*ПИСЬМЕННОЕ ЗАДАНИЕ A*
Какой по счету месяц заключения идет, согласно фрагменту «Бремя прошлого»?

*ФРАГМЕНТ ТЕКСТА*
====

Открытие Индии

Бремя прошлого

Идет уже двадцать первый месяц моего заключения; луна прибывает и убывает, и скоро исполнится два года с тех пор, как я здесь. Наступит еще один день рождения, чтобы напомнить мне о том, что я старею. Последние четыре годовщины своего рождения я провел в тюрьмах: здесь и в тюрьме Дехрадун, а также во многих других тюрьмах, в которых мне пришлось побывать во время моих предыдущих заключений. Я потерял им счет.

В течение всех этих месяцев я не раз подумывал о том, чтобы начать писать, чувствовал и потребность в этом и в то же время какое-то нежелание браться за перо. Мои друзья считали само собой разумеющимся, что я буду писать и создам еще одну книгу, как я это делал во время своих предыдущих заключений. Это превратилось уже почти в привычку.

И все же я не приступал к работе. Мне не хотелось произвести на свет книгу, лишенную сколько-нибудь серьезного значения. Писать вообще нетрудно; трудно написать что-то стоящее, что-то такое, что не устареет, пока в тюрьме я пишу свою рукопись, а в мире продолжают происходить перемены. Я писал бы не для сегодняшнего или завтрашнего дня, а для неизвестного и, быть может, далекого будущего.

Для кого бы я стал писать? И для какого времени? Быть может, то, что я пишу, никогда не увидит света, ибо годы, которые мне суждено провести в тюрьме, могут оказаться свидетелями еще больших потрясений и конфликтов, чем те годы войны, что уже миновали. Индия сама может оказаться полем битвы или же в пей может произойти гражданская смута.

====

*ИСХОДНЫЕ ДАННЫЕ*
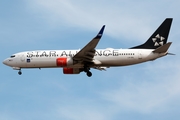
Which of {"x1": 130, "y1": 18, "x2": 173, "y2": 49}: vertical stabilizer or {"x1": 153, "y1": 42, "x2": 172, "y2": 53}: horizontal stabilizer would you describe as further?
{"x1": 130, "y1": 18, "x2": 173, "y2": 49}: vertical stabilizer

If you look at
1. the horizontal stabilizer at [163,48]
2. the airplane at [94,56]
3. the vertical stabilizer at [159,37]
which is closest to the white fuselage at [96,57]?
the airplane at [94,56]

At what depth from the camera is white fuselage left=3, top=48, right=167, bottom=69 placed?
63625mm

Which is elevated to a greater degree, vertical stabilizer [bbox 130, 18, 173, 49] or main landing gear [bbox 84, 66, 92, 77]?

====

*ПИСЬМЕННОЕ ЗАДАНИЕ B*
Определите все строки списка, где встречается слово «fuselage», и перепишите их. Регистр букв учитывается.

*ПИСЬМЕННОЕ РЕШЕНИЕ A*
Идет двадцать первый месяц заключения.

*ПИСЬМЕННОЕ РЕШЕНИЕ B*
which is closest to the white fuselage at [96,57]?
At what depth from the camera is white fuselage left=3, top=48, right=167, bottom=69 placed?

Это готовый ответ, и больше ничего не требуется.